Saved data entries
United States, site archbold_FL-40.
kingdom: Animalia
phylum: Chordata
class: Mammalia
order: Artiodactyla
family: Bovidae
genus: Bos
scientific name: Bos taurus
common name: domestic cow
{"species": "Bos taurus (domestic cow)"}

...

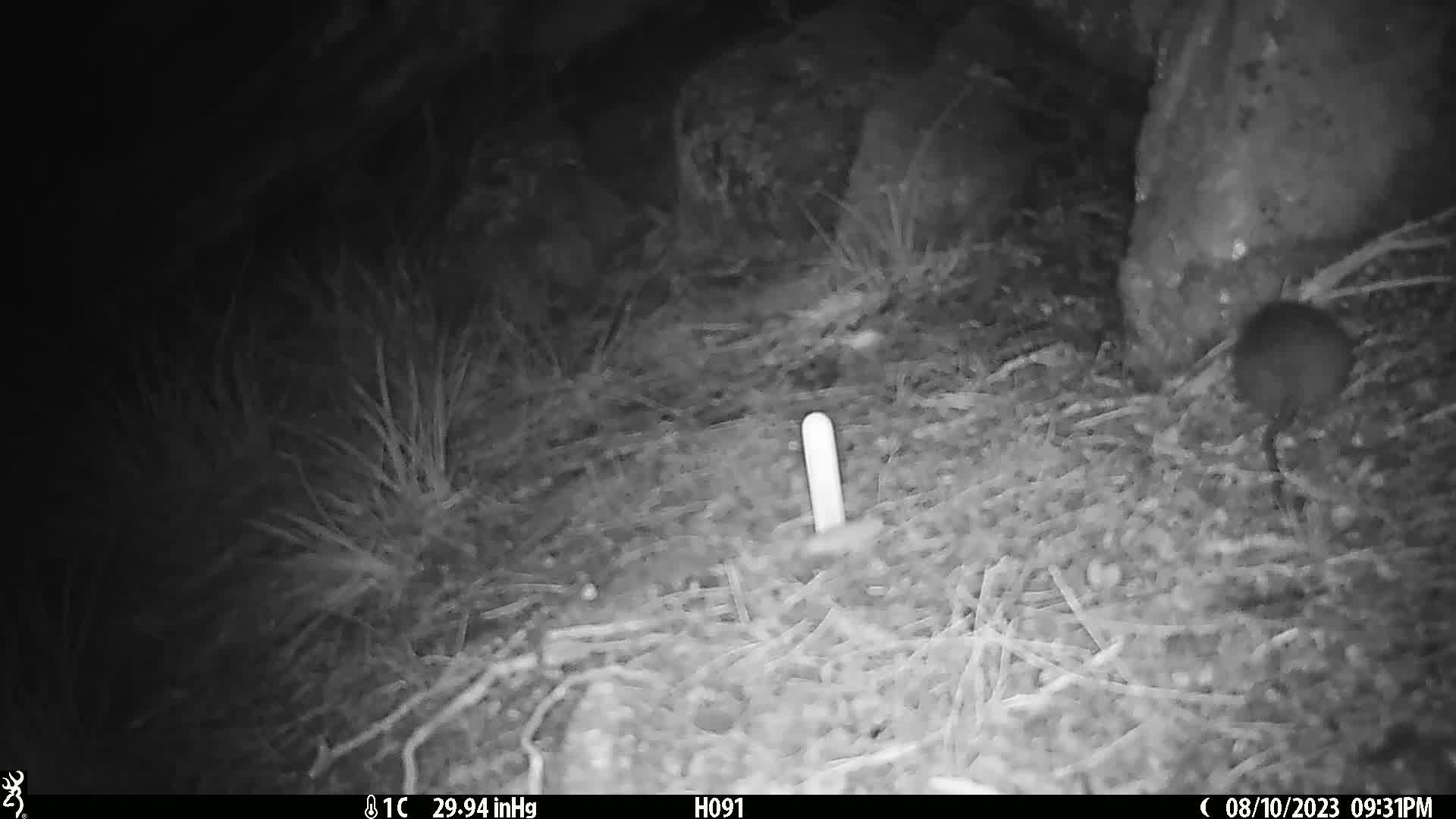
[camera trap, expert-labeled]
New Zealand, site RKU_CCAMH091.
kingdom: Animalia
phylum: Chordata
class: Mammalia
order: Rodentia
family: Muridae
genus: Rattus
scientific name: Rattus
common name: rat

--

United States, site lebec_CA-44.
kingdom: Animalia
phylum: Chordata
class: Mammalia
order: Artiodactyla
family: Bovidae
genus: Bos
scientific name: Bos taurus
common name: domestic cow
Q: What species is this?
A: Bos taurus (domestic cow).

▶ ABOUT THIS EXERCISE
Above are the entries. Output exactly the lines beginning with the line that has "[camera trap, expert-labeled]" and ending with the line that has "common name: rat".

▶ TASK RESPONSE
[camera trap, expert-labeled]
New Zealand, site RKU_CCAMH091.
kingdom: Animalia
phylum: Chordata
class: Mammalia
order: Rodentia
family: Muridae
genus: Rattus
scientific name: Rattus
common name: rat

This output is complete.